Dataset entries

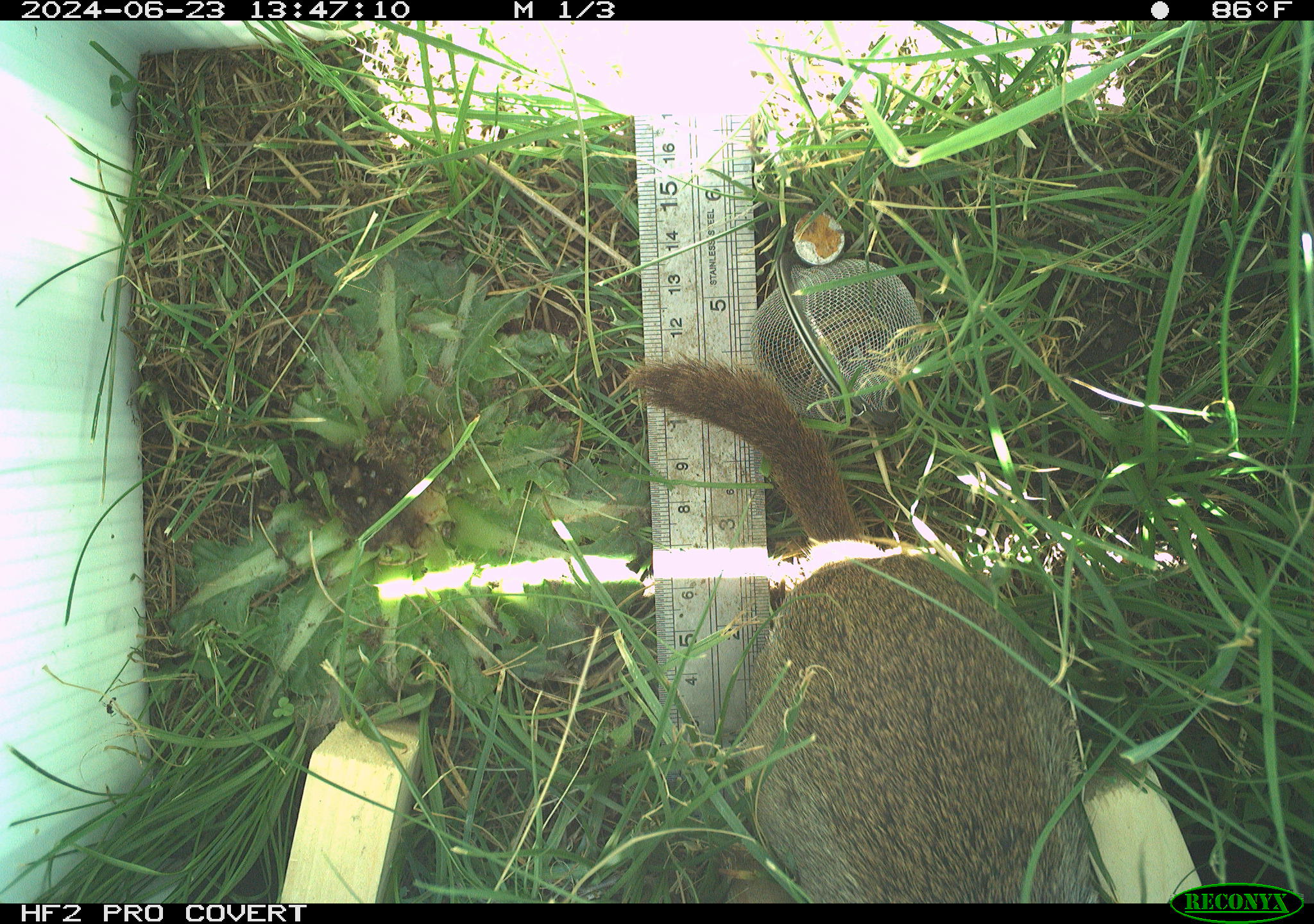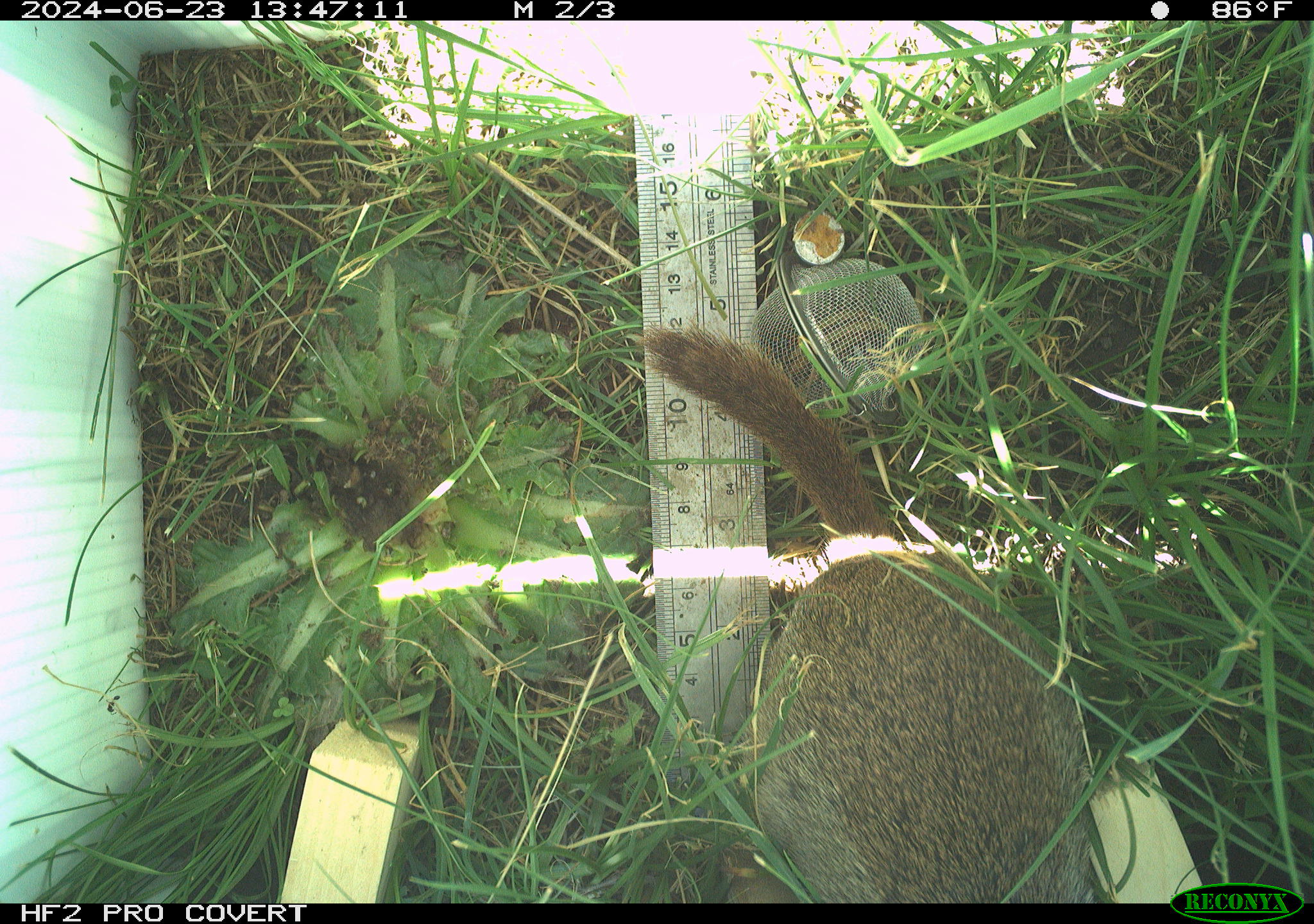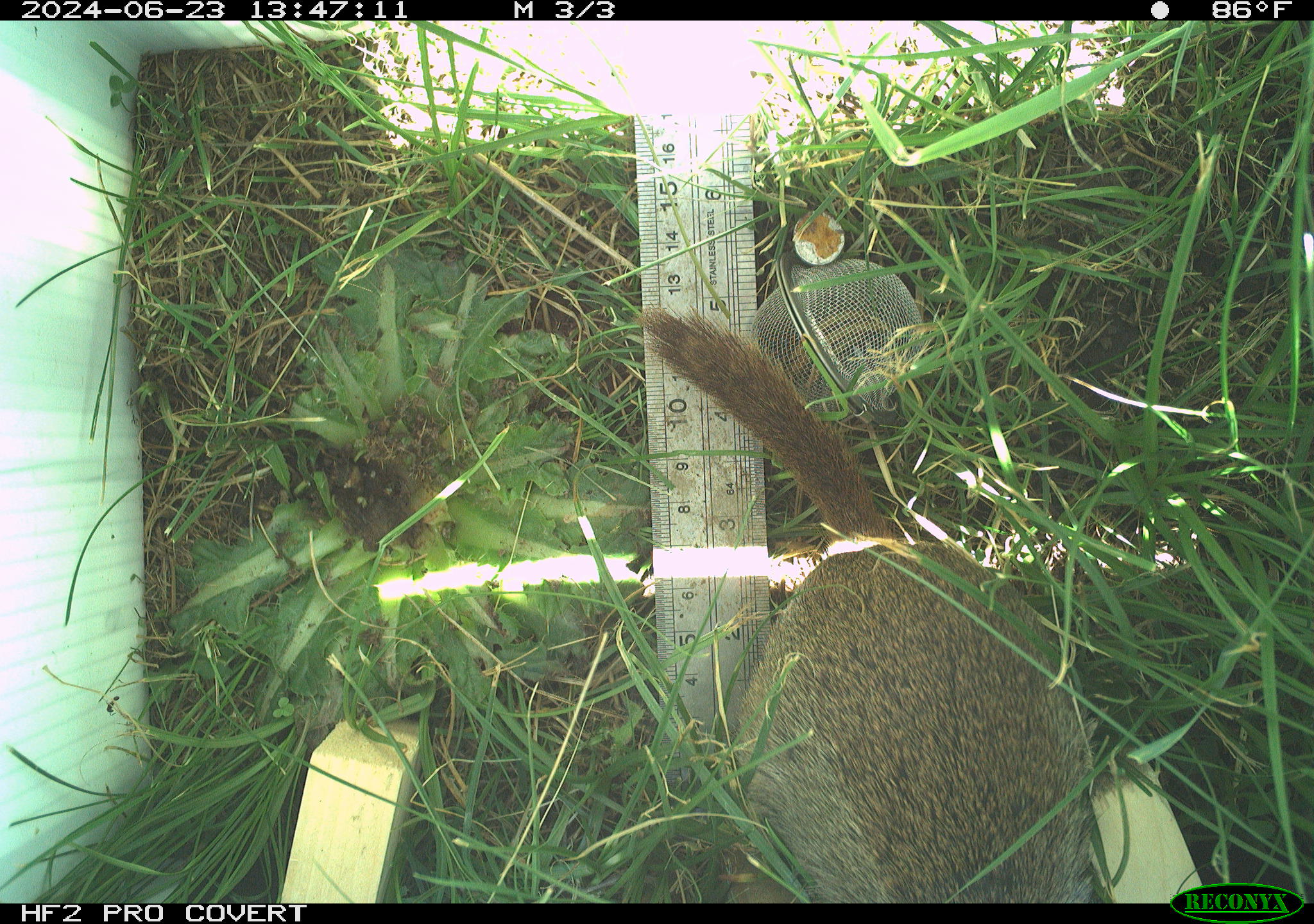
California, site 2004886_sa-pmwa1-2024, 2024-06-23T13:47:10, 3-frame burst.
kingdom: Animalia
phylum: Chordata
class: Mammalia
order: Rodentia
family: Sciuridae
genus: Urocitellus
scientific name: Urocitellus beldingi beldingi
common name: belding's ground squirrel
Belding's ground squirrel (Urocitellus beldingi beldingi).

* [Work to complete]
Each entry should appear again exactly as written, pictures excluded.

* [Answer to the problem]
California, site 2004886_sa-pmwa1-2024, 2024-06-23T13:47:10, 3-frame burst.
kingdom: Animalia
phylum: Chordata
class: Mammalia
order: Rodentia
family: Sciuridae
genus: Urocitellus
scientific name: Urocitellus beldingi beldingi
common name: belding's ground squirrel
Belding's ground squirrel (Urocitellus beldingi beldingi).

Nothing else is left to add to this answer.